A thermodynamic model of the distribution of Pu(IV) between aqueous solutions of nitric acid and lithium nitrate and 30 % (by volume) TBP in n-dodecane was developed. The mean activity coefficients of the hydrogen ion, nitrate ion, and water were calculated using Bromley's method of activity coefficients. The computation of the distribution ratios is based on a critical evaluation of the speciation of Pu(IV) under the solution conditions used.

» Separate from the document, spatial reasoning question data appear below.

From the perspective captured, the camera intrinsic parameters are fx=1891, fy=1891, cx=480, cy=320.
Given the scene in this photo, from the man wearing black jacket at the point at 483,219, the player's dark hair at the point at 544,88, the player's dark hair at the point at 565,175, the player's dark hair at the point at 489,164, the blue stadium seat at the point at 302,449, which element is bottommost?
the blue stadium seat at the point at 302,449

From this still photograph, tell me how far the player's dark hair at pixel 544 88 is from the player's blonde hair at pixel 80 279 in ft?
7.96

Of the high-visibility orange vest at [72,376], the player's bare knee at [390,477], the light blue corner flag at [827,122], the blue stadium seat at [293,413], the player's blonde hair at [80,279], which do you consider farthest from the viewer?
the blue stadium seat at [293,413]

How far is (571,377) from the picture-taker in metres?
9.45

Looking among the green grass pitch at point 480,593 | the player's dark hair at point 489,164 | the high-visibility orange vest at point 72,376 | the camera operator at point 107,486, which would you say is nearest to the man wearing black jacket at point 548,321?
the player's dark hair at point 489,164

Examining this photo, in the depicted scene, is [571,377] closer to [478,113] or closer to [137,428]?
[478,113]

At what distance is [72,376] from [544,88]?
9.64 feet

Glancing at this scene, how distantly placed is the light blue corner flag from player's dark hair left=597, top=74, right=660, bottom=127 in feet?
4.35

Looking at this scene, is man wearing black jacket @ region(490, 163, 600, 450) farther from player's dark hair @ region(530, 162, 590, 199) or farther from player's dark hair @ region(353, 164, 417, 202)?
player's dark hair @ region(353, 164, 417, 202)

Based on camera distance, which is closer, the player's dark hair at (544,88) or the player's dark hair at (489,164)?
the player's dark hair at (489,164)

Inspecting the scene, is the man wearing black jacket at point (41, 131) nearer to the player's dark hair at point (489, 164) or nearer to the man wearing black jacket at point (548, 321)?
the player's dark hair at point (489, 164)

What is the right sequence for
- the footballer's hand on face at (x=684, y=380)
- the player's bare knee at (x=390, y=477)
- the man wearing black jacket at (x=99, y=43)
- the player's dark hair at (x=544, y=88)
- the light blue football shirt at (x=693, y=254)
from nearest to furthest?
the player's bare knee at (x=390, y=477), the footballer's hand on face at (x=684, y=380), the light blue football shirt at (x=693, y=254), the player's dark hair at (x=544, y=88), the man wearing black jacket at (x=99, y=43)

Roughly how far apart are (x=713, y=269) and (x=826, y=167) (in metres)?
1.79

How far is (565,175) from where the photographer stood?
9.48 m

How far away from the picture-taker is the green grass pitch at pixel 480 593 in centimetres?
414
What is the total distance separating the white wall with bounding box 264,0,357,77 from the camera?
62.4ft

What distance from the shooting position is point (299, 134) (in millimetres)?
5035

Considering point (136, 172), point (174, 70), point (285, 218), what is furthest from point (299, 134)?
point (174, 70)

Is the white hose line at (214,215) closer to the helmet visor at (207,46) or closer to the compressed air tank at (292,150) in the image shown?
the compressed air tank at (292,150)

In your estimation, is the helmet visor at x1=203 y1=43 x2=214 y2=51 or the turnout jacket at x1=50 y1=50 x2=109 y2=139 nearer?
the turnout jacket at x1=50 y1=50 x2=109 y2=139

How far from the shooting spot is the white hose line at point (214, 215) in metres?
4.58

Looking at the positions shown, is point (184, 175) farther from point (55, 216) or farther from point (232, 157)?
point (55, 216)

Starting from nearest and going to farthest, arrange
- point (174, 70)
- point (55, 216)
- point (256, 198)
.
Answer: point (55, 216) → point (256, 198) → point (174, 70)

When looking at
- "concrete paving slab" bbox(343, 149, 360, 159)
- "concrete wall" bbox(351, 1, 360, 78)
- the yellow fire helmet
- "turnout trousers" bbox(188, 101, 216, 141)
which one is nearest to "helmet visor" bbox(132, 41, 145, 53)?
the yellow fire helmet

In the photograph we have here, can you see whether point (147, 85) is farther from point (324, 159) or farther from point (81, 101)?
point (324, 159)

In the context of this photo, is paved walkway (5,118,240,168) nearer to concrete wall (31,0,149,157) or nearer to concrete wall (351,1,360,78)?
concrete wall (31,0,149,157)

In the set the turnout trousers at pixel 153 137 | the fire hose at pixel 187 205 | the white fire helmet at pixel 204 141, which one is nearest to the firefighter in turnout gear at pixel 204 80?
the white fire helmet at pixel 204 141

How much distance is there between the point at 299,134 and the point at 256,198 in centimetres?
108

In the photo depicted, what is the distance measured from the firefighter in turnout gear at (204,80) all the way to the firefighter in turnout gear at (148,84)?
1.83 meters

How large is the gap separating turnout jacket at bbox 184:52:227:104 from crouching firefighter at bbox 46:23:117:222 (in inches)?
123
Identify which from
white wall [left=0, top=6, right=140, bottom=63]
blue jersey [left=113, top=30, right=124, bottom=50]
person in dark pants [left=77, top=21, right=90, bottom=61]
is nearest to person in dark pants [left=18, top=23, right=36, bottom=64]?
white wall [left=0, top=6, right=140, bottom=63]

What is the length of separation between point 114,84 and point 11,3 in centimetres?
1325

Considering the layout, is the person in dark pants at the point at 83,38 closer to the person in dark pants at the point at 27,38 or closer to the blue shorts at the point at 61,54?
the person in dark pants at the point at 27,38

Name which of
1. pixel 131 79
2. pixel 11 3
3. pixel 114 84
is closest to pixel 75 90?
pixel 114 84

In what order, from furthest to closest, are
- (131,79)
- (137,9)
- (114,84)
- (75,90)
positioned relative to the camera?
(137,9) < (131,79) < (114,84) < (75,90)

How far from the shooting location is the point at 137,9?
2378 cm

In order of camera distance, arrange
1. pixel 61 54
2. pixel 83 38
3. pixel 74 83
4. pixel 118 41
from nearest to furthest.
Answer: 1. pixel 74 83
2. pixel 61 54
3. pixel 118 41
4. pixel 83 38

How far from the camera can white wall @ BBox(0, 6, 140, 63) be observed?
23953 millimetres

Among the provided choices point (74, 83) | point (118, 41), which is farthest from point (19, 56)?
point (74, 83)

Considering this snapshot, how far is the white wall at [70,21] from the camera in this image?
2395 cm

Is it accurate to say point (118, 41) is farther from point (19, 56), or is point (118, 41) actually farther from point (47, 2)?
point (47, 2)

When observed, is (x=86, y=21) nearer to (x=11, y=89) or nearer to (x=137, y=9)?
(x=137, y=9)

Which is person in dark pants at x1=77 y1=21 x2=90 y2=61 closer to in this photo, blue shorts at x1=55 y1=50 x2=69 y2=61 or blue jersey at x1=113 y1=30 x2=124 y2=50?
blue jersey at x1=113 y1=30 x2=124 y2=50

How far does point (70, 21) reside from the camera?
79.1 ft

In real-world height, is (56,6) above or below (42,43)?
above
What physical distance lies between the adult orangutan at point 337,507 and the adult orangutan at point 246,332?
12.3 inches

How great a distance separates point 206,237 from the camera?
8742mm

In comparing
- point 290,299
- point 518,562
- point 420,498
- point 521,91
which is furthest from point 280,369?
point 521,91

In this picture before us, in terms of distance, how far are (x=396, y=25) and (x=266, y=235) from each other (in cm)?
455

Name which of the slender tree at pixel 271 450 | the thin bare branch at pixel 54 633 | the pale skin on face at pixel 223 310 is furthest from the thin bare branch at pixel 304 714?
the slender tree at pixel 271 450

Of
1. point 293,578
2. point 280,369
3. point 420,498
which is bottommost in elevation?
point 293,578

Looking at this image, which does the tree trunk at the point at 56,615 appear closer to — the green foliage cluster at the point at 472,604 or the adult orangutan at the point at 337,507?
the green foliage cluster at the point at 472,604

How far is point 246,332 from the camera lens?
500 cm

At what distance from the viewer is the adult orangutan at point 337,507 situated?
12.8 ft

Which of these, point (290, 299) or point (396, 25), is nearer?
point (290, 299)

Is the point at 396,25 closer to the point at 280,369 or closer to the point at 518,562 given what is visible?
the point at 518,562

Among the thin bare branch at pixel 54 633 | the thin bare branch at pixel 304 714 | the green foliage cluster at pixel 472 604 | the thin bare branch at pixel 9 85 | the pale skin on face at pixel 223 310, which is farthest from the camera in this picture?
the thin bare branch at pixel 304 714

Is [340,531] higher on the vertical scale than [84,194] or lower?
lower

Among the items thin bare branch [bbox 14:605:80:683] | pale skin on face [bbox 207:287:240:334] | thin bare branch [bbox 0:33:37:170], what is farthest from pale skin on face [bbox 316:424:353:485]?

Five Pu(IV) species, Pu 4+ , Pu(OH) 3+ , Pu(OH) 2 2+ , Pu(NO 3 ) 3+ , and Pu(NO 3 ) 2 2+ , were considered to be present in (0.1 to 4) mol • L -1 aqueous solutions of HNO 3 . Because of the various extraction capabilities of the different oxidation states of Pu, disproportionation of Pu(IV) is the main factor controlling the distribution of Pu at low acidity. Two different Pu(IV) solvate adducts Pu(NO 3 ) 4 • TBP 2 and Pu(NO 3 ) 4 • TBP 2 • HNO 3 were considered as extracted species over a wide range of experimental conditions, and their extractions constants were determined. The correlation between experimental and calculated data produced a reasonable fit. To determine the extraction constant of hydrolyzed Pu(IV) species for low acid concentrations, additional experimental data on the kinetics of disproportionation of tetravalent plutonium in two phase systems would be necessary.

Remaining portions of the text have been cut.